Can you reproduce every one of the records below word for word, leaving out the pictures?

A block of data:
──────────────────────────────

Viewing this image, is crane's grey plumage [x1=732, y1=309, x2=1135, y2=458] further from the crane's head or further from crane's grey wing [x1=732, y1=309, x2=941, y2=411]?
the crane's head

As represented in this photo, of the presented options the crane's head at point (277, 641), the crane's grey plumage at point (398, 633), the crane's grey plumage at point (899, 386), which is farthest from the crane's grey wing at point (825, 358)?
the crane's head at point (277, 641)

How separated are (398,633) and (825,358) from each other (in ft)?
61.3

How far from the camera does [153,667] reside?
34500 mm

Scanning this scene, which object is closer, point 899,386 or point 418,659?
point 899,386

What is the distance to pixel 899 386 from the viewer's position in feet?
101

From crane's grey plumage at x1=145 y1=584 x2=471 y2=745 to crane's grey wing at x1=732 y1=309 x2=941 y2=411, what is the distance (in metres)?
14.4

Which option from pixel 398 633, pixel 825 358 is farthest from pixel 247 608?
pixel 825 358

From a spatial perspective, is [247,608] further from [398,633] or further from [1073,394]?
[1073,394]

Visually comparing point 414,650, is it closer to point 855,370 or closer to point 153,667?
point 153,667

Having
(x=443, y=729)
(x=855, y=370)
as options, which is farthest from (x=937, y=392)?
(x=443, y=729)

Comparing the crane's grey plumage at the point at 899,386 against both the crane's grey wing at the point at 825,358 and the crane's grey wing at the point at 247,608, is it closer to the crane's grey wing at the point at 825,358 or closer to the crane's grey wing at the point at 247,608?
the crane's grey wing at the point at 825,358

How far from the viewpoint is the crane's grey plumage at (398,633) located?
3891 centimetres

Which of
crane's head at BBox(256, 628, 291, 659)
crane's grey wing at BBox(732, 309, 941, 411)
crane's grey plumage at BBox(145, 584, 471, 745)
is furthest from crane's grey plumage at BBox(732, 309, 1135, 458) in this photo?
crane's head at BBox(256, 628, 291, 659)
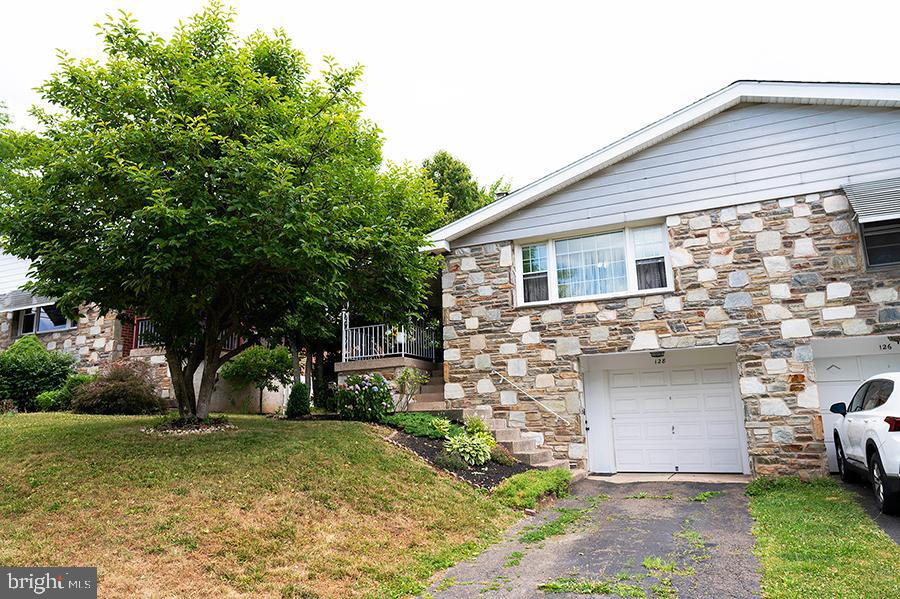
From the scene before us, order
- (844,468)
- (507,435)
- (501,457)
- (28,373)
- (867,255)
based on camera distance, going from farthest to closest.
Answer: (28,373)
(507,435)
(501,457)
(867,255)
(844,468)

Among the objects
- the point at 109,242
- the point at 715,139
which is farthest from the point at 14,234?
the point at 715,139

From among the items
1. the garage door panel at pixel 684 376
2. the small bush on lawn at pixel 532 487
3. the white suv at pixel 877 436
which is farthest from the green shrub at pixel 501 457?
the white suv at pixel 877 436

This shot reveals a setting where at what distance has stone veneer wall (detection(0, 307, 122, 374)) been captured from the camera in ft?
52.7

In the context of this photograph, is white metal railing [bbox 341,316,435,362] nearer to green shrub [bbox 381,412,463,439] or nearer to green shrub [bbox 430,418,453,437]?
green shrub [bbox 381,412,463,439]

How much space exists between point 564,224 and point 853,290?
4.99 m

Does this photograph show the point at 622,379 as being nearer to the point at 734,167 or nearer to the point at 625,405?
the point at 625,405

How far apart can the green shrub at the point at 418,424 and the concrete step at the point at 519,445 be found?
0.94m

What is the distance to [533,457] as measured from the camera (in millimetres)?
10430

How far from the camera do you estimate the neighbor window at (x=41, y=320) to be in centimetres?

──────────────────────────────

## [Exercise output]
Viewing this image, is crane's grey plumage [x1=732, y1=309, x2=1135, y2=458] further from the crane's head or further from crane's grey wing [x1=732, y1=309, x2=941, y2=411]?
the crane's head

As represented in this photo, of the presented options the crane's head at point (277, 641), the crane's grey plumage at point (398, 633), the crane's grey plumage at point (899, 386), which is farthest from the crane's grey wing at point (825, 358)?
the crane's head at point (277, 641)

How separated are (398,633) and (825,358) from each other (in ft)?
61.3

How far from the camera does [153,667] reside?
34500 mm

Scanning this scene, which object is closer, point 899,386 or point 418,659?
point 899,386

What is the distance to pixel 899 386 from the viewer's position in feet?
101

From crane's grey plumage at x1=145 y1=584 x2=471 y2=745 to crane's grey wing at x1=732 y1=309 x2=941 y2=411, what is the distance (in metres)?
14.4

Which option from pixel 398 633, pixel 825 358 is farthest from pixel 247 608?
pixel 825 358

From a spatial perspective, is [247,608] further from [398,633] or further from [1073,394]?
[1073,394]

Visually comparing point 414,650, is it closer to point 855,370 or closer to point 153,667?
point 153,667

Having
(x=443, y=729)
(x=855, y=370)
as options, which is farthest from (x=937, y=392)?
(x=443, y=729)

Comparing the crane's grey plumage at the point at 899,386 against both the crane's grey wing at the point at 825,358 and the crane's grey wing at the point at 247,608, is it closer to the crane's grey wing at the point at 825,358 or closer to the crane's grey wing at the point at 247,608?
the crane's grey wing at the point at 825,358

How far from the viewpoint is the crane's grey plumage at (398,633) located?
3891 centimetres

Which of
crane's head at BBox(256, 628, 291, 659)
crane's grey wing at BBox(732, 309, 941, 411)
crane's grey plumage at BBox(145, 584, 471, 745)
is furthest from crane's grey plumage at BBox(732, 309, 1135, 458) in this photo?
crane's head at BBox(256, 628, 291, 659)
From the scene before us, order
- (844,468)
- (507,435)
- (501,457)
- (28,373)
- (867,255)
based on camera distance, going from farthest to closest.
Answer: (28,373)
(507,435)
(501,457)
(867,255)
(844,468)

Among the objects
- the point at 109,242
- the point at 715,139
which is farthest from the point at 14,234?
the point at 715,139

From among the items
1. the garage door panel at pixel 684 376
2. the small bush on lawn at pixel 532 487
3. the white suv at pixel 877 436
which is farthest from the green shrub at pixel 501 457?
the white suv at pixel 877 436

This shot reveals a setting where at what distance has stone veneer wall (detection(0, 307, 122, 374)) been captured from the camera in ft?
52.7

In the context of this photograph, is white metal railing [bbox 341,316,435,362] nearer to green shrub [bbox 381,412,463,439] or nearer to green shrub [bbox 430,418,453,437]?
green shrub [bbox 381,412,463,439]

How much space exists between point 564,224 and point 853,290?
4.99 m

Does this photograph show the point at 622,379 as being nearer to the point at 734,167 or nearer to the point at 625,405?
the point at 625,405

How far apart can the green shrub at the point at 418,424 and the concrete step at the point at 519,445 be found?
0.94m

What is the distance to [533,457] as measured from the camera (in millimetres)?
10430

How far from the camera do you estimate the neighbor window at (x=41, y=320) to be in centimetres?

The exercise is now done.